Association of alkaline phosphatase with acute myocardial infarction in a population with high prevalence of hypovitaminosis D.

Document Type

Article

Department

Biological and Biomedical Sciences

Abstract

BACKGROUND:

Since Pakistanis have high prevalence of hypovitaminosis-D as well as acute myocardial infarction (AMI), the objective of the study was to investigate the relationship between vitamin-D deficiency and risk of AMI in a hospital-based population and to identify major risk factors for this disease.

METHODS:

Fasting serum samples from 66 consecutive AMI patients [age 30-70 y] and 132 gender and age-matched (within 5 y) healthy controls were analyzed for concentrations of glucose, total-cholesterol, LDL-cholesterol, HDL-cholesterol, triglycerides, calcium, inorganic phosphate, alkaline phosphatase (ALP), bone-ALP, parathyroid hormone (PTH), 25(OH) vitamin-D (25(OH)D) and alanine aminotransferase.

RESULTS:

Mean concentrations of serum 25(OH)D, PTH, total-ALP, bone-ALP, LDL-cholesterol, HDL-cholesterol and glucose were significantly different compared to healthy controls (p<0.05). Percent vitamin-D deficiency/insufficiency (levels<30 ng/ml) was significantly greater in AMI patients compared to controls (93.9% vs.75.8%; p=0.001).
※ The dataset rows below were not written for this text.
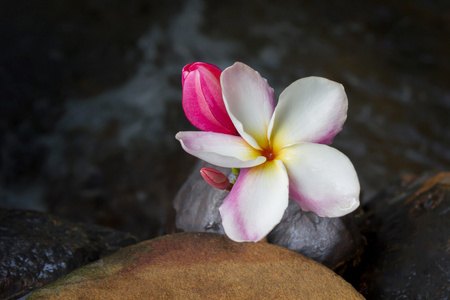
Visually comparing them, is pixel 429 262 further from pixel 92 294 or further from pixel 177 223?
pixel 92 294

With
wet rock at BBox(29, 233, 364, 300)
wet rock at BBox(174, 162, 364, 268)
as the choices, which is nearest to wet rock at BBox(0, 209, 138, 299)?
wet rock at BBox(29, 233, 364, 300)

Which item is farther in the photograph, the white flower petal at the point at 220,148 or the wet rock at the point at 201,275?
the wet rock at the point at 201,275

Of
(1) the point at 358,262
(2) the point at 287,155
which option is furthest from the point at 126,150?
(2) the point at 287,155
Multiple conditional logistic regression analysis revealed that increased levels of 25(OH)D were associated with decreased risk of AMI [MAOR (95% CI)=0.821 (0.718, 0.940); p=0.004]. Hypertension and smoking were positively associated with AMI.

CONCLUSIONS:

Increased vitamin-D levels were associated with decreased risk of AMI, while serum glucose, bone-ALP, hypertension and smoking were positively associated with it. Association of bone-ALP with AMI in hypovitaminosis-D is a novel finding of this study.